GIF images are limited to a maximum of 256 colors. These colors, stored in a table, index, or palette, are often referred to as indexed colors. When you convert a photograph to GIF format, most graphics programs will allow you to dither it. This replaces lost colors with patterns of those available in the palette. Dithering improves the appearance of the image, but it also increases the size of the file. Although GIF photographs often look OK on-screen, they suffer if compared side-by-side with images saved in JPEG and other formats. The GIF format is best used for line art such as cartoons, graphs, schematics, logos, and text that have a limited number of colors and distinct boundaries between color regions. GIF images are compressed using a "lossless" form of compression called LZW (Lempel-Ziv-Welch). The amount of compression achieved depends on the frequency of color changes in each pixel row. This is because when two or more pixels in a row have the same color, they are recorded as a single block. Hence, a picture of horizontal stripes will compress more than one of vertical stripes, because the horizontal lines would be each stored as a single block. Photographs with large areas of identical colors such as skies, snow, clouds, and so on, will compress more than images with lots of colors and patterns.  To save a 24 bit image as a GIF, you must reduce the bit depth down to 8 bits. To reduce file sizes in GIF format, you can further reduce the number of colors in the image. This is difficult with most photographs, but not with line art. For example, if your image has 16 or fewer colors, you can convert it to a 4-bit (16-color) palette. Most graphics programs will allow you to do this. Even with photographs you can sometimes reduce the image to fewer colors than actually exist without noticeable loss. The discarded colors are those that are seldom-used or transitional colors between more frequent colors. When working with grayscale images, GIF works as well as JPEG because almost all programs use 8-bits (256 colors) for gray scale images.

Photo CD (.PCD)

Kodak's Photo CD is a Compact Disc (CD) containing image files designed to give you high quality at low cost. You can have your slides or negatives scanned onto these discs at your local photofinisher or any service bureau that offers this service. The quality you get is much higher than you would get from the most expensive digital cameras. Prices vary but range between $1 and $2 depending on the level of service. Once scanned onto the disc, the images can be displayed on a TV using a Photo CD player or copied into your computer from any CD drive that supports the Photo CD format (almost all now do). To help you find the image you want, the Photo CD comes with a set of index prints. These tiny prints allow you to quickly locate images and their files on the disc.

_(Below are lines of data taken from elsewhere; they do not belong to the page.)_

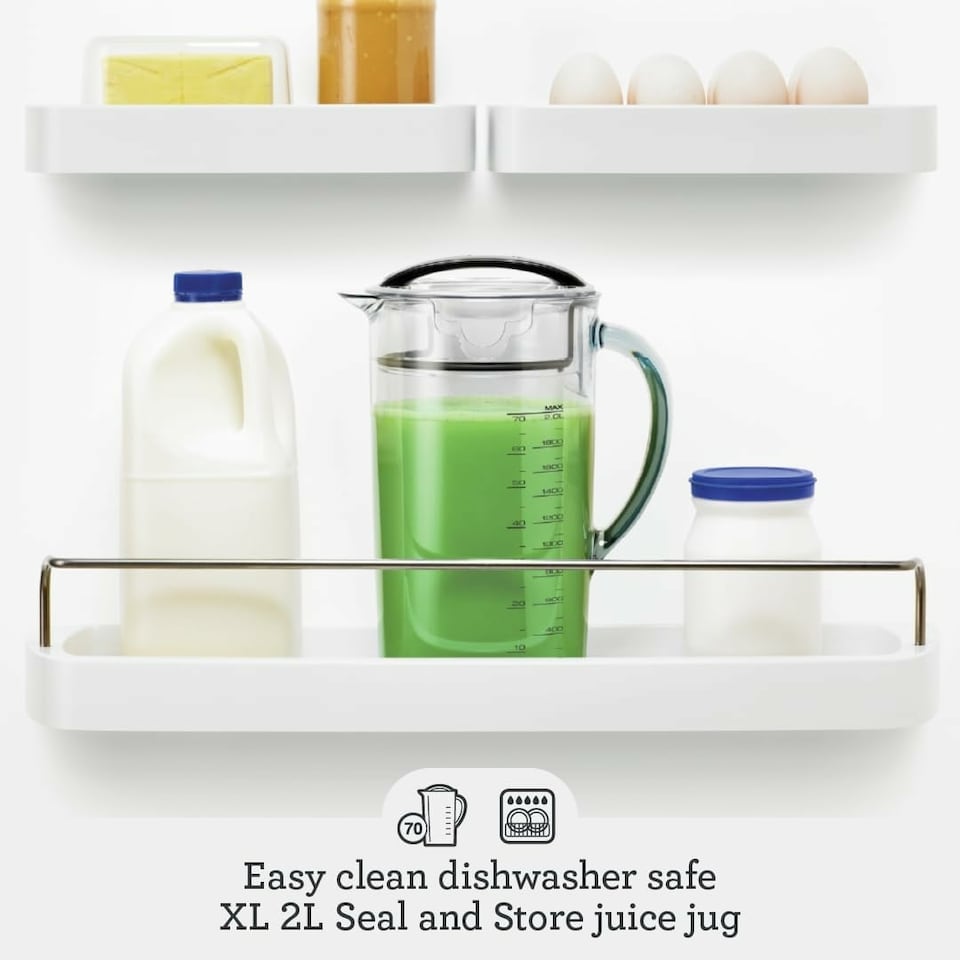 image 1 of Sage the Nutri Juicer Cold XL, Brushed Stainless Steel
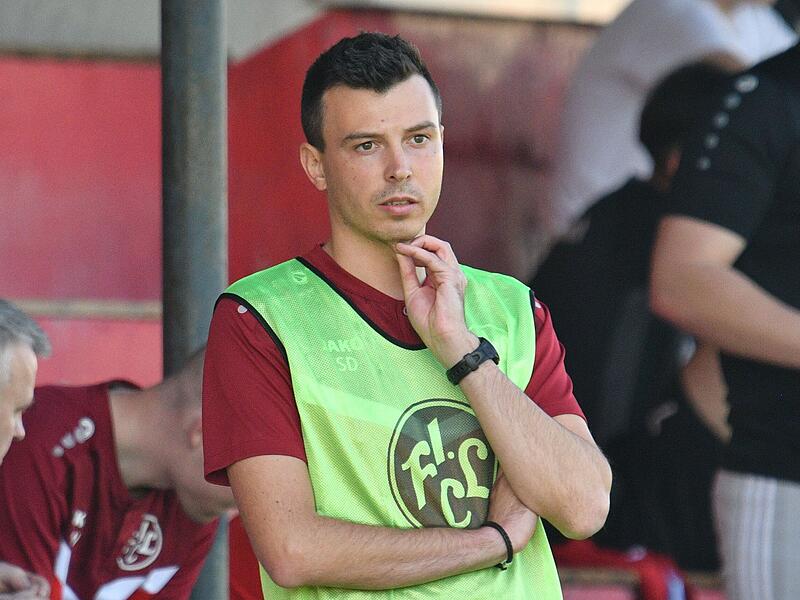 Stefan Dietz muss einen personellen Umbruch beim FC Lichtenfels moderieren.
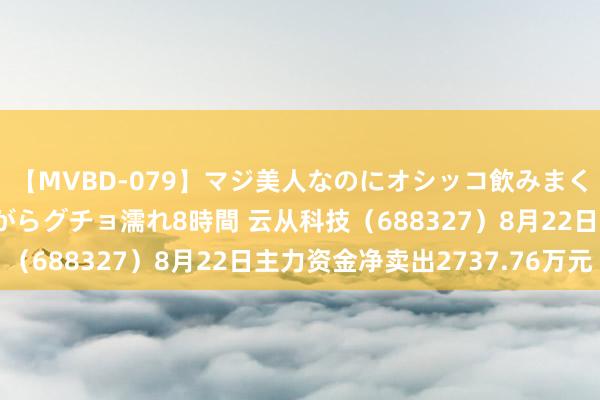 【MVBD-079】マジ美人なのにオシッコ飲みまくり！マゾ飲尿 飲みながらグチョ濡れ8時間 云从科技（688327）8月22日主力资金净卖出2737.76万元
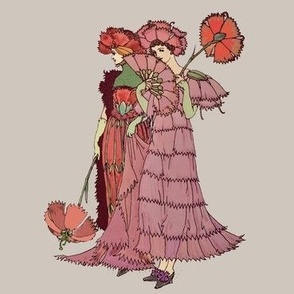 Frilly Carnation women 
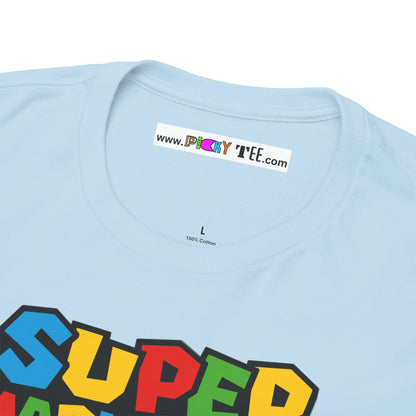 SUPER MARVELOUS Unisex Heavy Cotton Tee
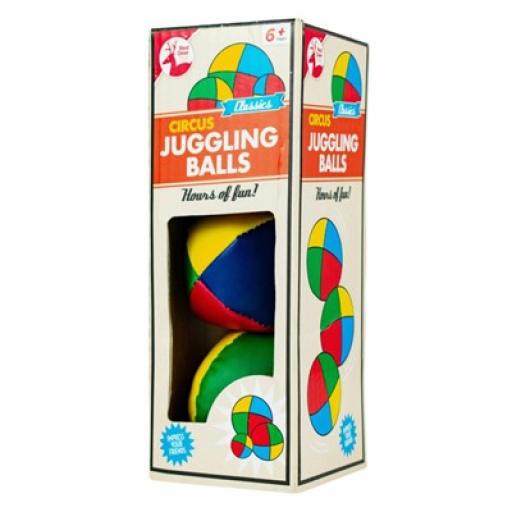 Circus Juggling Balls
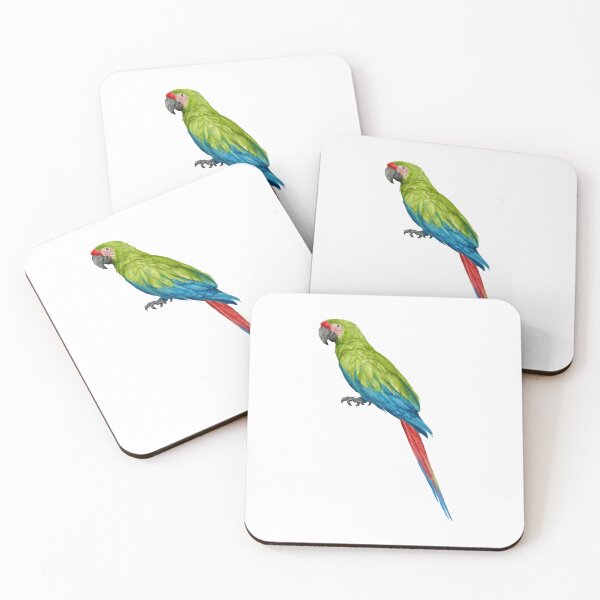 Item preview, Parrots (Psittaciformes), also known as psittacines are birds with a strong curved beak, upright stance, and clawed feet. designed and sold by stephenshermang.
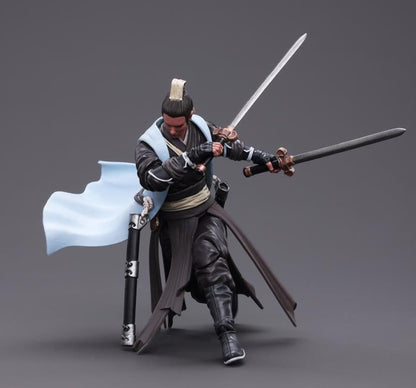 JoyToy Dark Source JiangHu Taichang Sect Qing Ding 1/18 Scale Figure - View 5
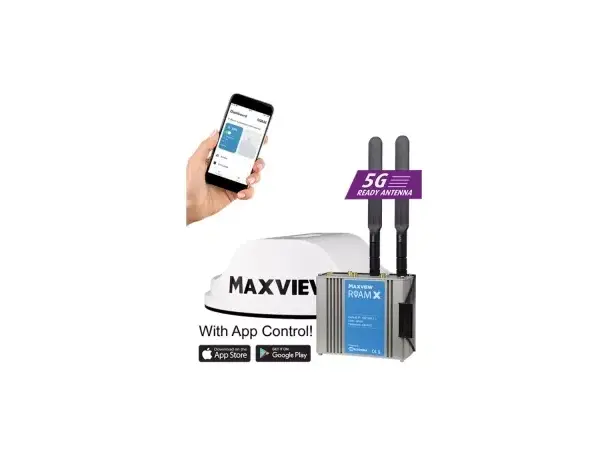 Antenne Maxview Roam X LTE/WiFi hvit 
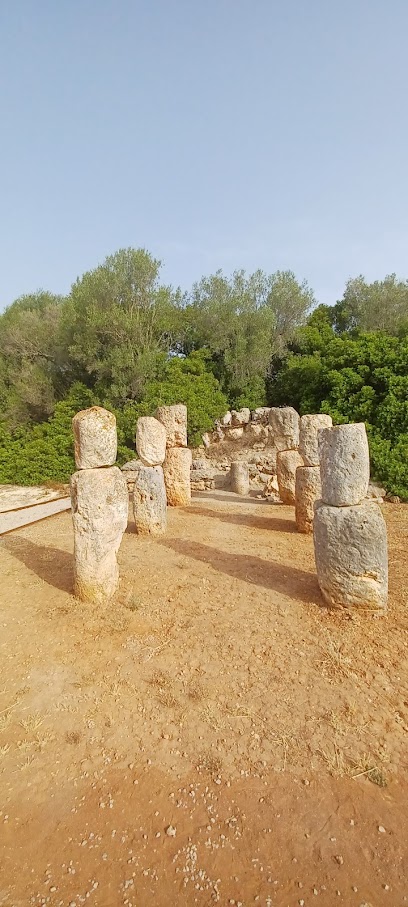 Santuari Talaiòtic de Son Corró - Ruta Arqueològica Sencelles Costitx en Costitx. Yacimiento arqueológico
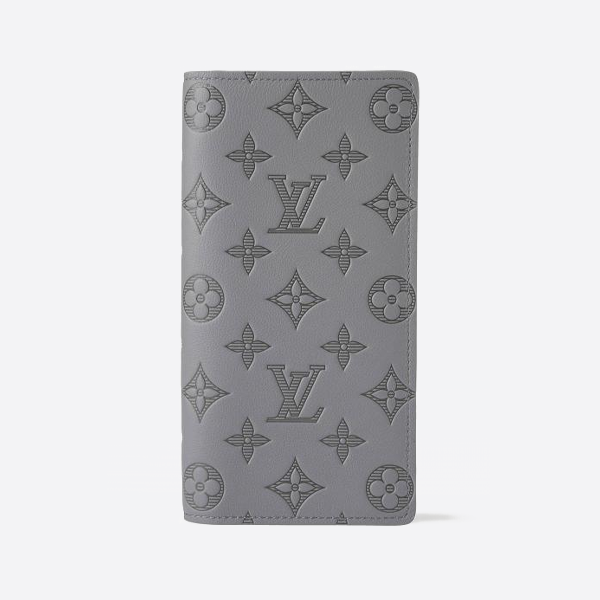 ルイ・ヴィトン グレー ロングウォレット M81335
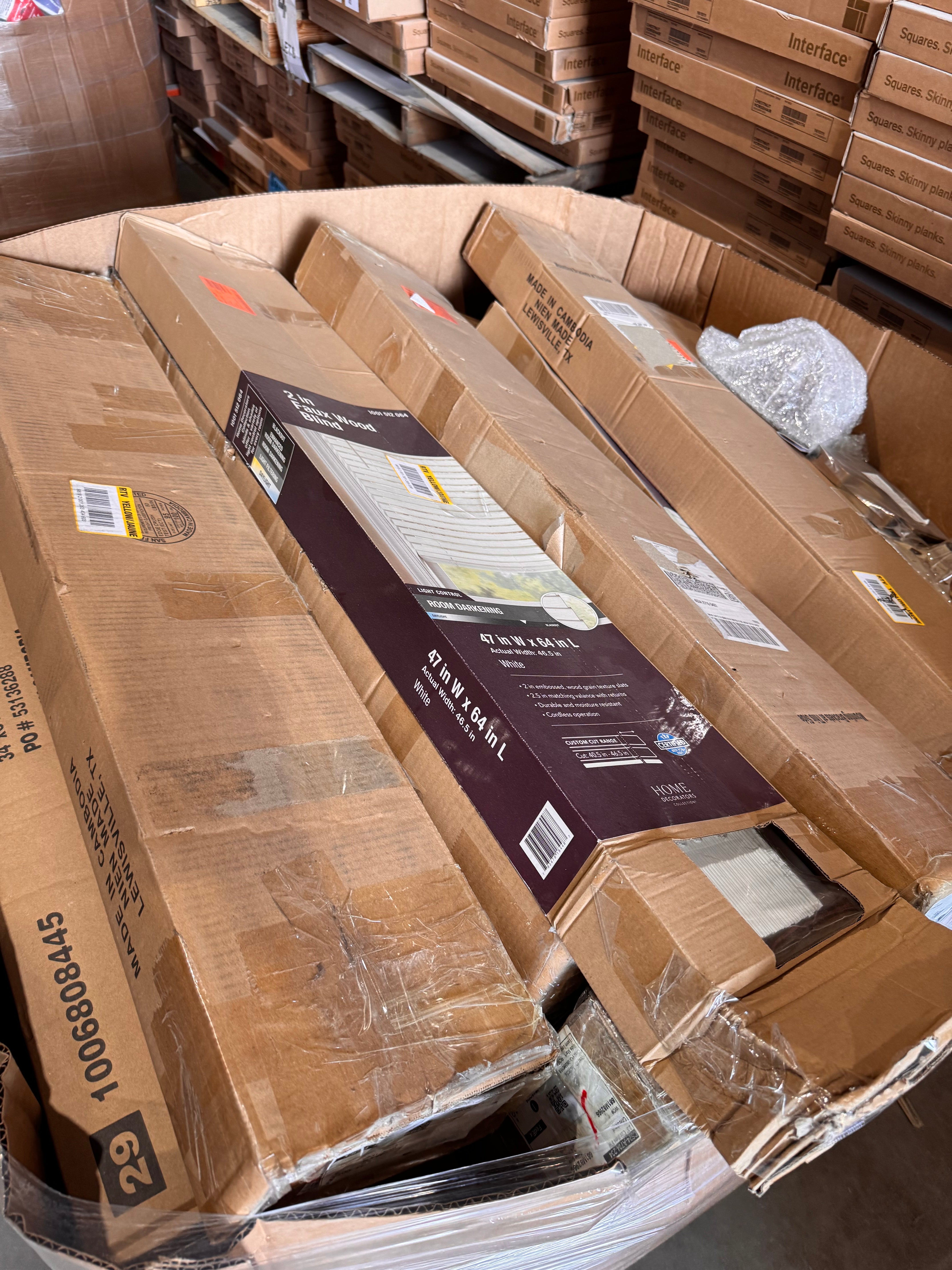 HOME IMPROVEMENT - LOT-854-29-10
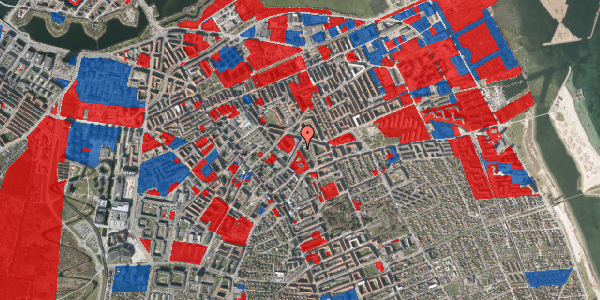 Jordforureningskort på Rødegård 2B, 3. th, 2300 København S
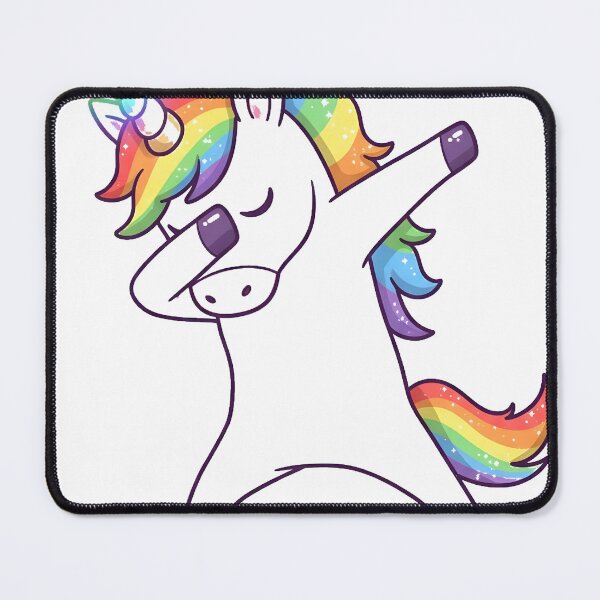 Item preview, Dabbing Unicorn Shirt Hip Hop Dab Pose Essential T-Shirt designed and sold by pp-por.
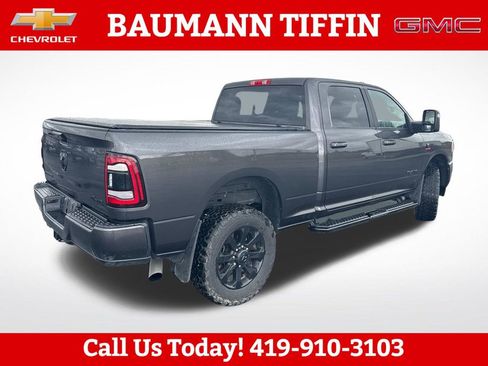 Used 2023 RAM 2500 Big Horn w/ Night Edition AWD/4WD image 3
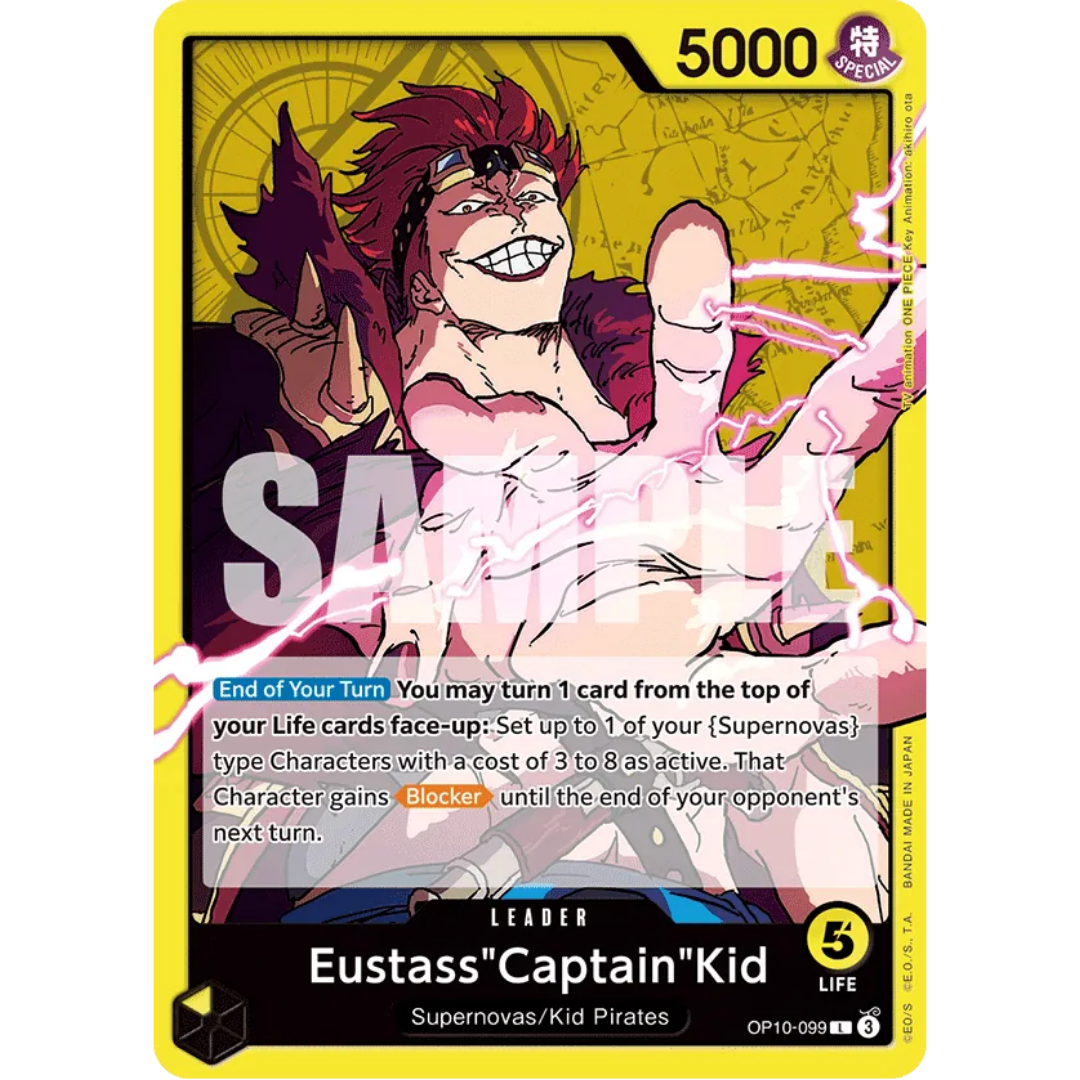 Eustass"Captain"Kid (099) (OP10-099) - Royal Blood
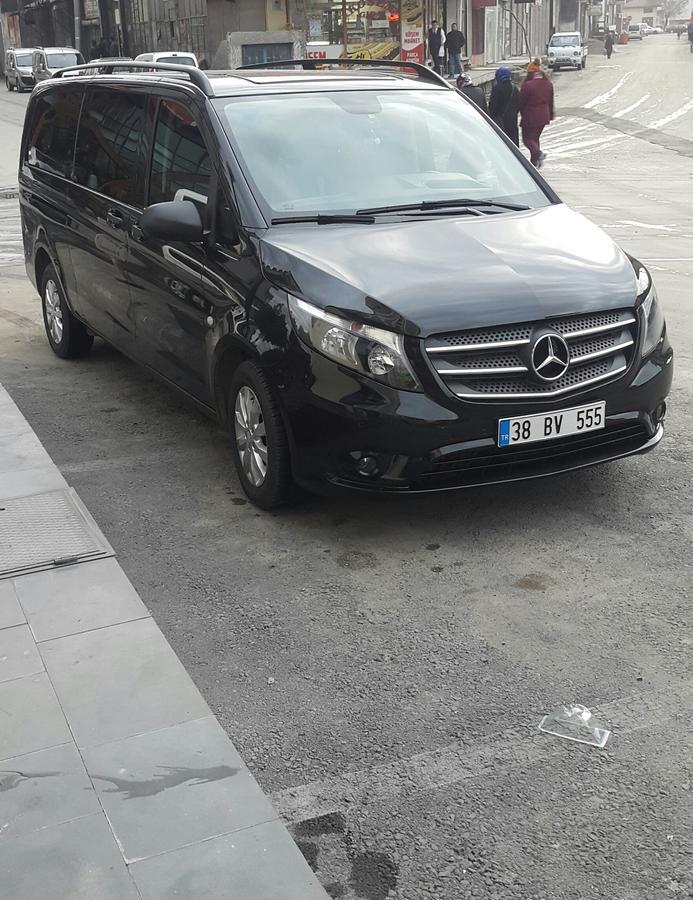 Buyuk Hotel Kayseri Exterior foto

Photo_CDs.GIF (17930 bytes)
Here you see the relative sizes of the images stored on Photo CDs.

Photo CD images are stored in a file format called an Image Pac. An image pac actually contains thirteen individual files. These files include five different resolutions for the image (each one-quarter the size of the next largest). The files range in size from 72 kilobytes to 18 megabytes. The images are stored using the Photo YCC color encoding metric, developed by Kodak. Also included are other files used when you convert an image color from Kodak's YCC color encoding scheme to another color mode such as RGB (red, green ,blue) and CMYK (cyan, magenta, yellow, and black).

photocd.gif (10944 bytes) Kodak's PhotoCDs have become the optical storage medium of choice for many photographic applications. Courtesy of Kodak.

Photo CD disks come in a number of flavors, each designed for specific applications. Master disks come in two flavors—Photo CD Master discs and Pro Photo CD Master discs. Both can only store images that originated on film and were digitized using Kodak scanning systems and software.